15 Books Children Must Read Before They Are 12
If life is a collection of experiences, reading is how one makes sense of these experiences.
Every child should read the following fifteen books before they turn 12. The titles below are arranged according to their suitability for children in an increasing order of age (starting from young readers to older readers):
1.Where the Wild Things Are by Maurice Sendak
This timeless tale explores the imaginative realm of a child grounded for misbehavior. Max, the protagonist of the book, discovers the concepts of freedom and love. He eventually learns to love his mother and after a journey of being King of the Wild Things, returns to being just a child.
2. Elmer by David Mckee
An excellent example of how to get over the worry of fitting in is the colorful elephant named Elmer. The theme of this book is inclusion. Additionally, it promotes individuals embracing their unique personalities in front of the world, and discourage conformity.
3. The Giving Tree by Shel Silverstein
This book is excellent for both kids and adults since it tugs at the readers’ heartstrings while preaching how we should treat nature. It follows a man throughout his lifetime and demonstrates how selfishness may result from desire, and how only love can bring true happiness. It also shows the genuine suffering caused when we take advantage of those close to us.
4. Julian Is a Mermaid by Jessica Love
This stirring children’s picture book won the Stonewall Award and is about Julián, a young boy intrigued by some women costumed as mermaids that he encounters on the train. The lesson children learn from this magnificent celebration of gender diversity, self-love, and inventiveness is the freedom and courage to be yourself.
5. Matilda by Roald Dahl
This tale, which takes place at a school with a lousy authority figure, will immediately appeal to kids. Matilda encourages young people to have self-confidence despite negative pressures from the outside world.
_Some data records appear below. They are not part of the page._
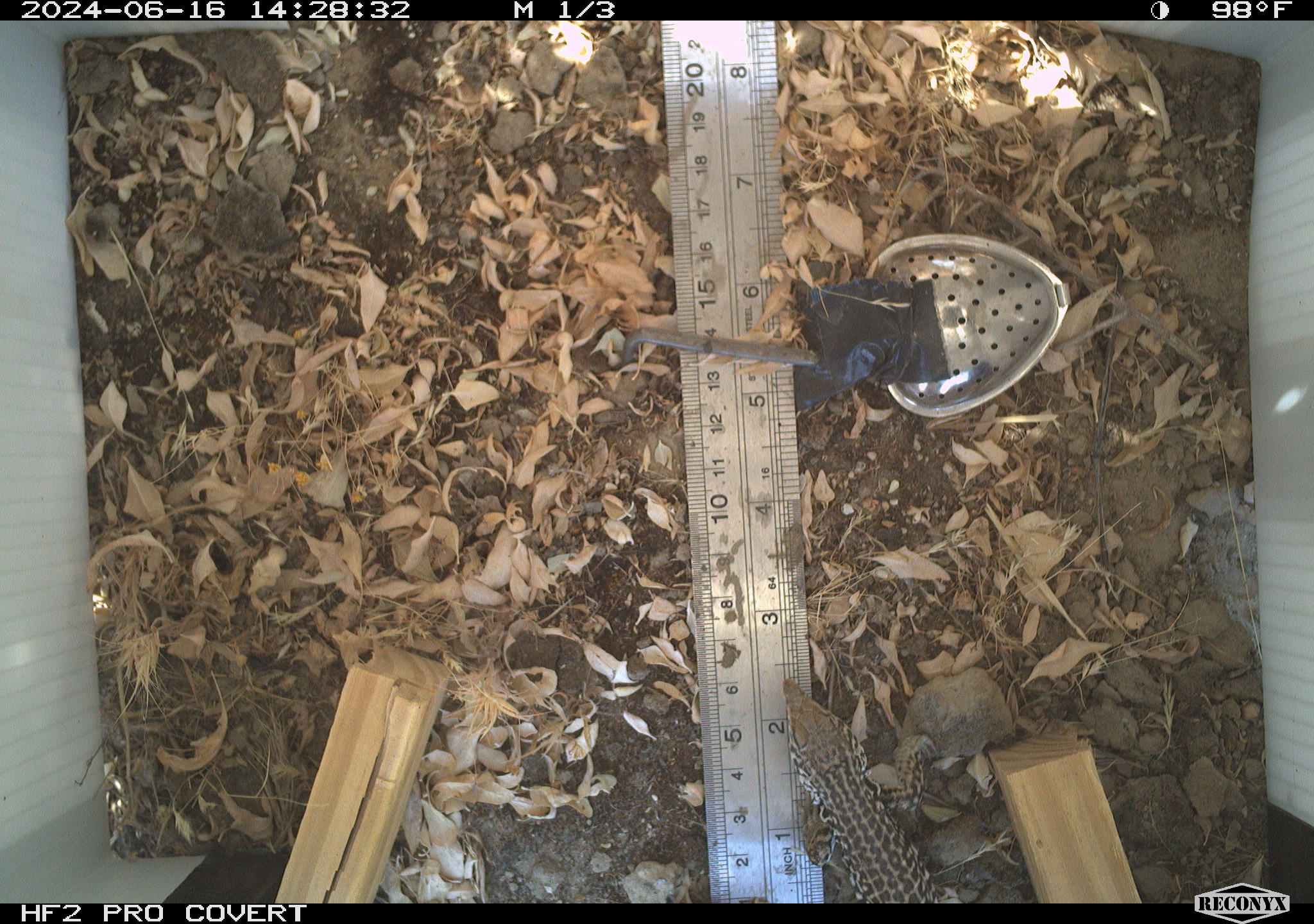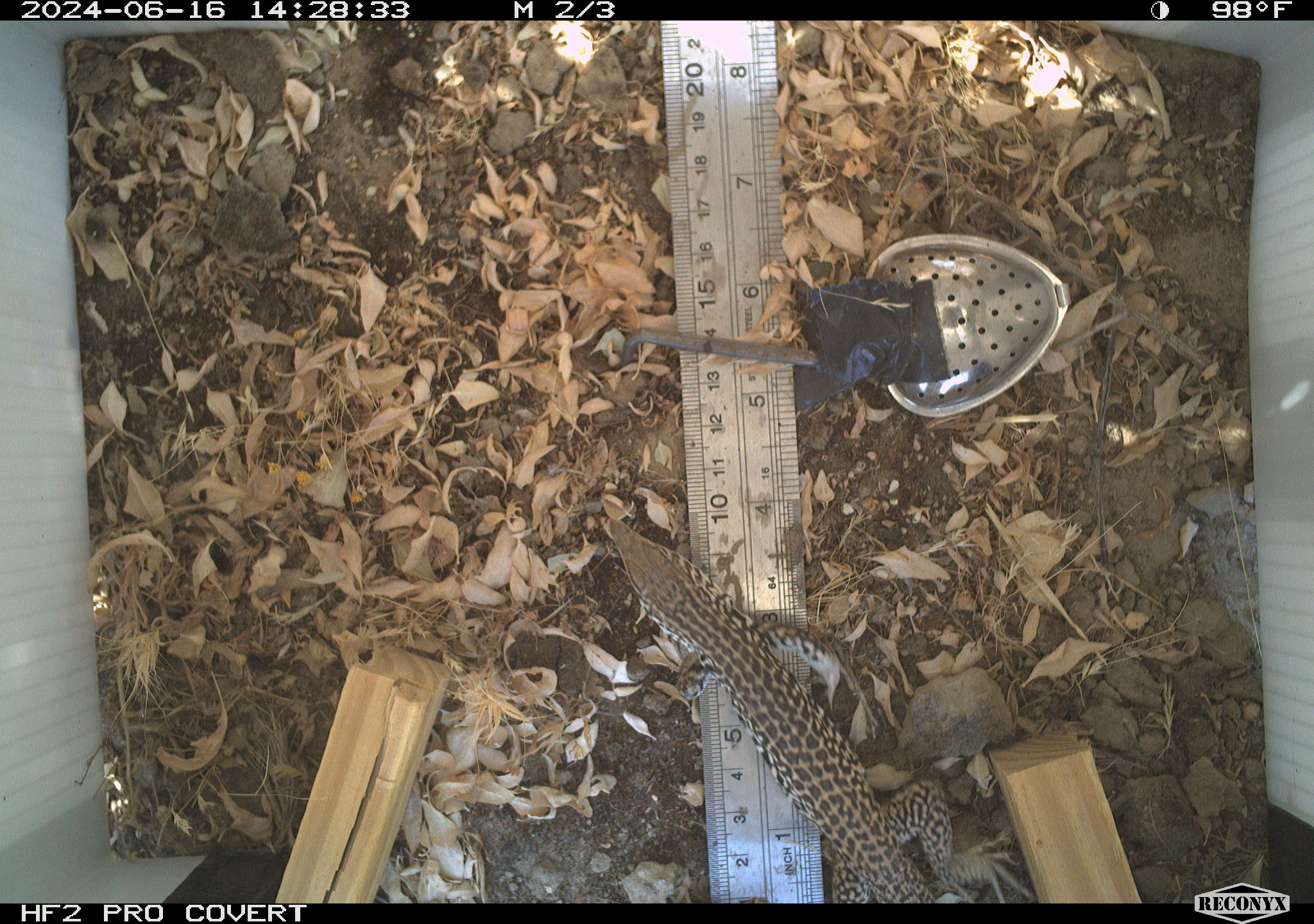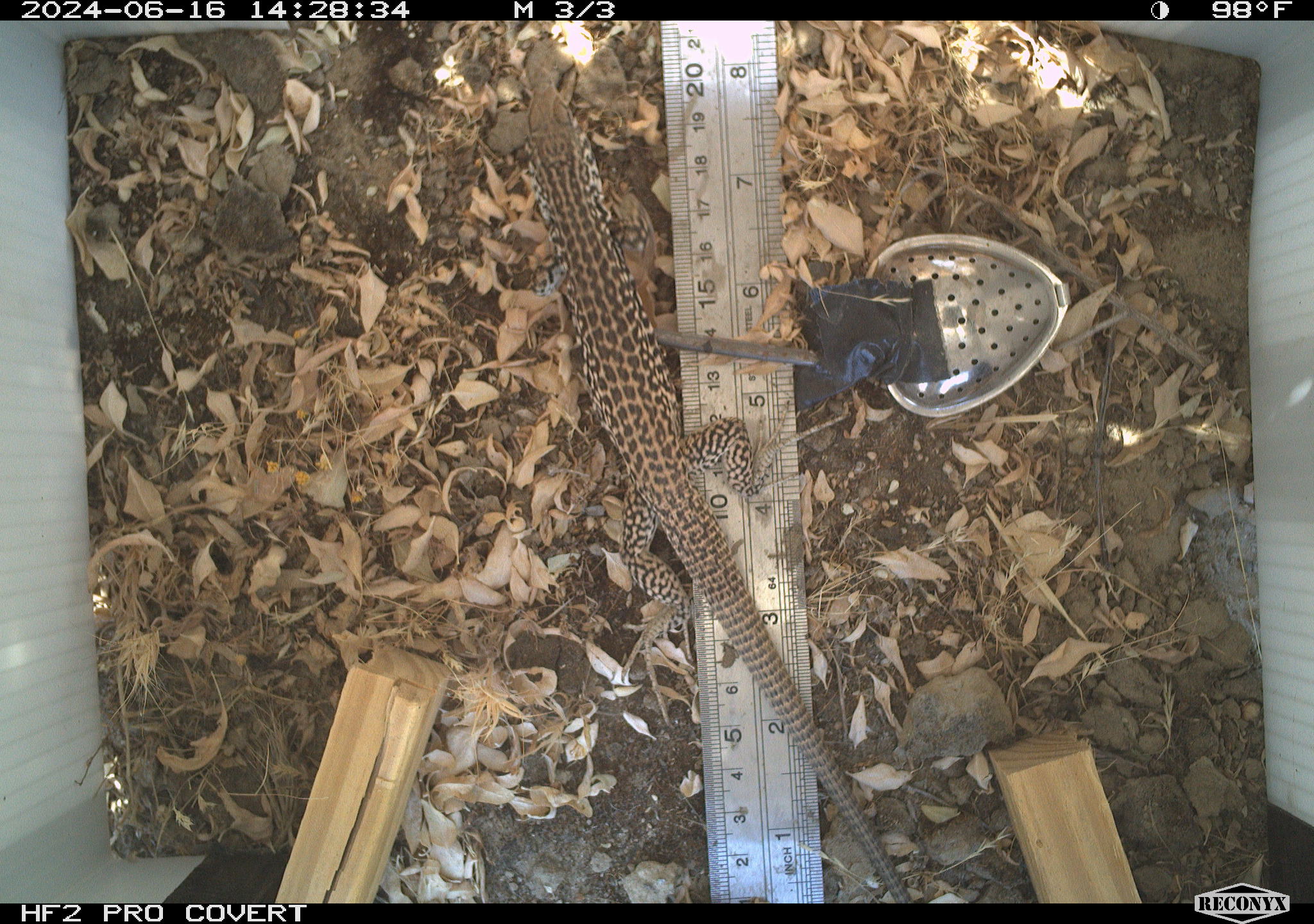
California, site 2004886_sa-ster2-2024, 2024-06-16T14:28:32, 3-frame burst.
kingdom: Animalia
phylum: Chordata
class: Reptilia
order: Squamata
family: Teiidae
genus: Aspidoscelis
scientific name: Aspidoscelis tigris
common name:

It may seem a little impractical to have superpowers in school, but it emphasizes the importance of having exceptional talent.
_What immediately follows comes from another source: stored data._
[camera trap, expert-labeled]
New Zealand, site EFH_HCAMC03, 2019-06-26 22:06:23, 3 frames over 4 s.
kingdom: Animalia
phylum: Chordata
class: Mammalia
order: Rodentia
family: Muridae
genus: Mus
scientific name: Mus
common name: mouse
6. The Giver by Lois Lowry
Growing up can feel incredibly chaotic and aimless, leaving kids with feelings of anxiety and terror. This tale demonstrates the disadvantages of taking away one’s right to choose from a variety of options. It warns against total uniformity by depicting a world that, despite being calm, is devoid of all feeling.
7. Percy Jackson and The Lightening Thief by Rick Riordan
This book, out of all the titles in the Percy Jackson & the Olympians series, finds mention in our list because it is the first book in the chronology. Percy Jackson’s books deftly weave together action, Greek mythology, and adolescent difficulties.
8. The Watsons Go to Birmingham by Christopher Paul Curtis
The Watsons, an African-American family from Flint, Michigan, are the main characters in this novel, and Curtis describes their journey to Birmingham. The book is crucial because it accurately captures the era and the disparities in how minorities were treated in various locales.
9. Number the Stars by Lois Lowry
There are many excellent Holocaust memoirs and works of historical fiction, but this one stands out because of its narrative point of view. It would seem daunting to present such gruesome details, but the events of the Holocaust, witnessed through the eyes of a 10-year-old girl, are poignantly described in the tale.
10. To Kill a Mockingbird by Harper Lee
Finding a school without this book on the curriculum would be near impossible — and for good reason. The book is a seminal work of literature which exposes many young people to the unjust structures ingrained in American societies.
11. The Actual Diary of a Part-Time Indian by Sherman Alexie
This coming-of-age tale is permeated with issues of intergenerational poverty, institutionalized racism, alcoholism, and domestic abuse. As Junior discovers life both on and off the reserve, the harsh truths of an unfair world are brought to his attention.
12. Twelfth Night by William Shakespeare
Even though this Shakespeare comedy is relatively lesser known, it is a great place to start for a beginner who is new to Shakespeare. Although the plot is relatively straightforward, children might find it helpful to read an abridged version for simpler language.
13. The Night Diary by Veera Hiranandani
Thanks to this exquisitely written tale, children can get to experience the intensity of emotions many Indians feel about the India-Pakistan partition. It is the recipient of the 2019 Newbery Honor book, which is a well-deserved distinction.
14. The Girl Who Drank the Moon by Kelly Barnhill
Everyone is terrified of the witch Xan. One infant is offered to her every year to keep her at bay. However, Xan is a good witch who feeds the infants with starlight before placing them in loving homes.
15. The Percy Jackson series
Harry Potter and Percy Jackson are now allies in the hero community. Rick Riordan’s fictional superhero character Percy Jackson (as referenced earlier in our list too), discovers that he is the son of Poseidon when he is 12 years old, and the rest is a journey of exploration and adventure that every young adult must experience.
Good literature is critical to the holistic development of a child. This list of books will help foster a love of reading in children and open up their minds to new ideas.